Gao Boyang, Shentu Haojie, Sha Suyong, Wang Dongying, Chen Xi, Huang Zhenwei, Dong Nan, Lai Haijia, Xu Jianying, Zhou Xiaoshuai
Wenzhou Medical University, Wenzhou, Zhejiang, China.
The Medical Imaging College, Hangzhou Medical College, Hangzhou, Zhejiang, China.
Cent Eur J Immunol. 2023;48(4):301-310. doi: 10.5114/ceji.2023.134257. Epub 2024 Jan 9.
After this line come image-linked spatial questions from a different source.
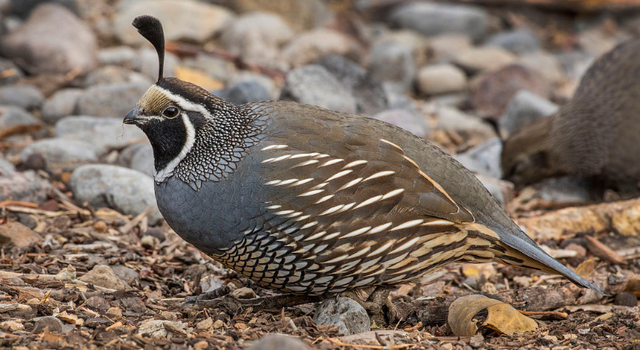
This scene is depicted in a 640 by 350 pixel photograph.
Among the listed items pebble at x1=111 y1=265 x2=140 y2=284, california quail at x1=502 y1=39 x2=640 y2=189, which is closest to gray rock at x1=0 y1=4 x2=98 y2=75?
pebble at x1=111 y1=265 x2=140 y2=284

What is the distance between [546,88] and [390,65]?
2546 millimetres

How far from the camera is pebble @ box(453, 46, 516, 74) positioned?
12.1 m

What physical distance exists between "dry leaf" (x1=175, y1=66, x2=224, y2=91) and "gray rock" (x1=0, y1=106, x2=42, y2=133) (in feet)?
7.53

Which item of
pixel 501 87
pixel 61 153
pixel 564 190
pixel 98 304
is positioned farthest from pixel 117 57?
pixel 98 304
A growing number of randomized controlled trials (RCTs) have demonstrated the effectiveness of interleukin (IL)-23 and IL-12/23 inhibitors in treating Crohn's disease (CD). This study evaluated the efficacy of IL-23 and IL-12/23 inhibitors in the induction phase for the treatment of CD.
We searched the following databases from inception until December, 2022: Medline, Embase, Web of Science and the Cochrane Library. The primary outcome was the proportion of CD patients who achieved clinical remission at the end of the induction therapy period. Secondary outcomes included clinical response, endoscopic remission, endoscopic response and normalized C-reactive protein (CRP).
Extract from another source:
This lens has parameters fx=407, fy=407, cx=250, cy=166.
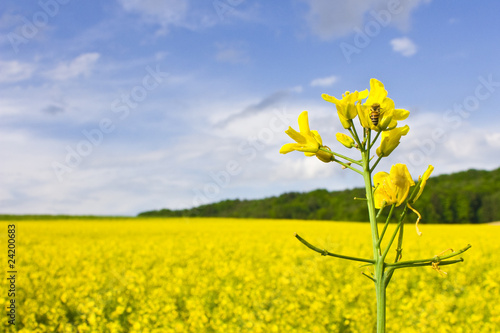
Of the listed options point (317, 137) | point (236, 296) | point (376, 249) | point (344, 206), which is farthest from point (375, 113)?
point (344, 206)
After screening, 7 RCTs were included in our study. The meta-analysis showed that, in the induction period, more patients treated with IL-23 inhibitors and IL-12/23 inhibitors achieved clinical remission than patients with placebo therapy (RR = 2.11, 95% CI: 1.83-2.44; RR = 1.94, 95% CI: 1.64-2.29; respectively). The IL-23 inhibitor group and the IL-12/23 inhibitor group showed higher clinical response rates than the placebo group (RR = 1.92, 95% CI: 1.74-2,11; RR = 1.83, 95% CI: 1.61-2.09; respectively). In addition, the IL-23 inhibitor group had a higher endoscopic remission rate and endoscopic response rate than the placebo group; the corresponding pooled RRs were 3.40 (95% CI: 2.57-4.50) and 2.65 (95% CI: 2.65-3.12), respectively.
IL-23 and IL-12/23 inhibitors were efficient methods in the induction treatment of CD.
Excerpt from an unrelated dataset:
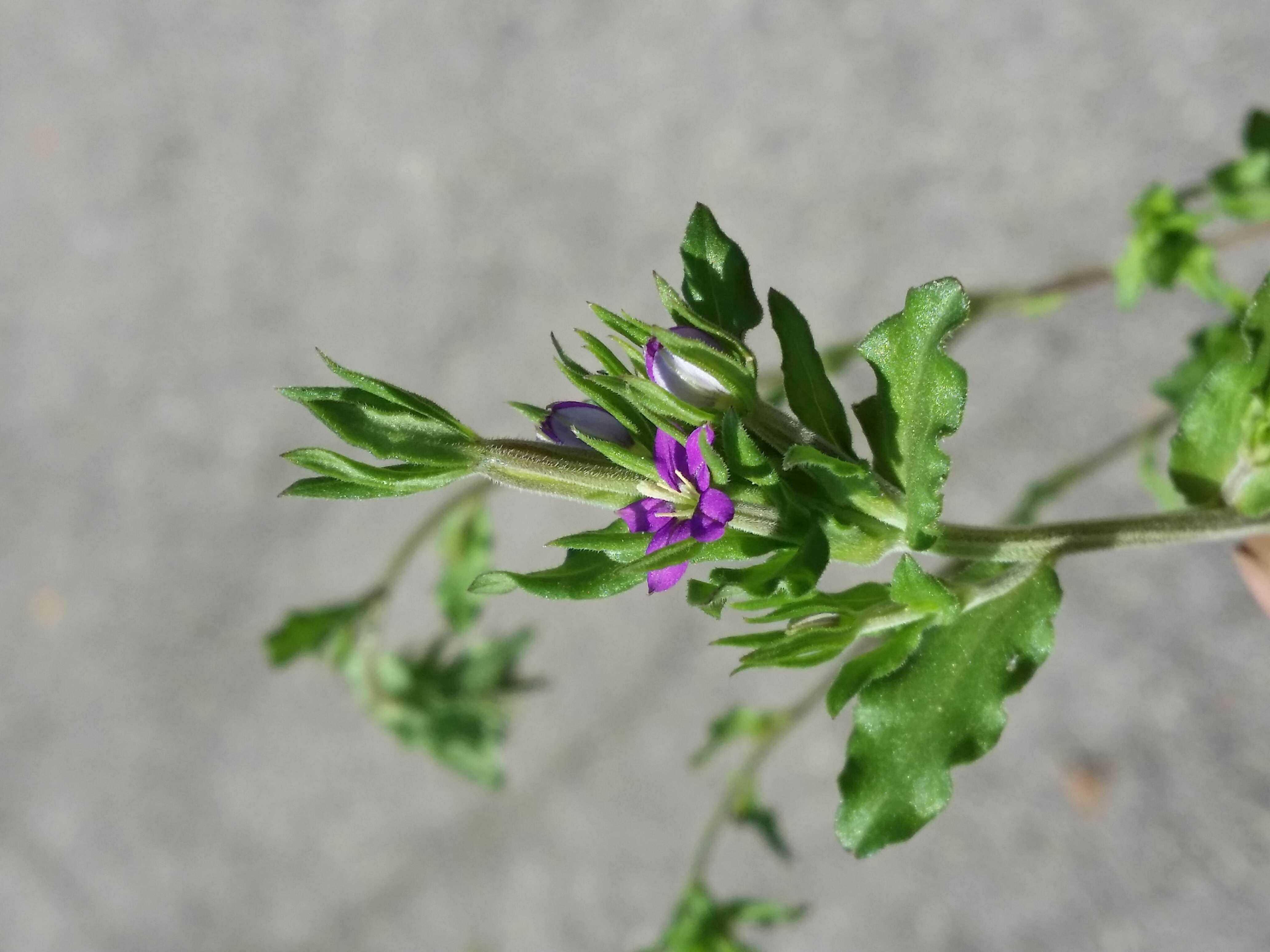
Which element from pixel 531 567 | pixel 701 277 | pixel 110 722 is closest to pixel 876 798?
pixel 701 277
越来越多的随机对照试验(RCT)已证明白细胞介素(IL)-23和IL-12/23抑制剂在治疗克罗恩病(CD)方面的有效性。本研究评估了IL-23和IL-12/23抑制剂在CD诱导期治疗中的疗效。
我们检索了从数据库建立至2022年12月的以下数据库:Medline、Embase、科学网和考克兰图书馆。主要结局是在诱导治疗期结束时实现临床缓解的CD患者比例。次要结局包括临床反应、内镜缓解、内镜反应和C反应蛋白(CRP)正常化。
筛选后,本研究纳入了7项RCT。荟萃分析表明,在诱导期,接受IL-23抑制剂和IL-12/23抑制剂治疗的患者比接受安慰剂治疗的患者实现临床缓解的更多(RR = 2.11,95% CI:1.83 - 2.44;RR = 1.94,95% CI:1.64 - 2.29;分别)。IL-23抑制剂组和IL-12/23抑制剂组的临床反应率高于安慰剂组(RR = 1.92,95% CI:1.74 - 2.11;RR = 1.83,95% CI:1.61 - 2.09;分别)。此外,IL-23抑制剂组的内镜缓解率和内镜反应率高于安慰剂组;相应的合并RR分别为3.40(95% CI:2.57 - 4.50)和2.65(95% CI:2.65 - 3.12)。
IL-23和IL-12/23抑制剂是CD诱导治疗中的有效方法。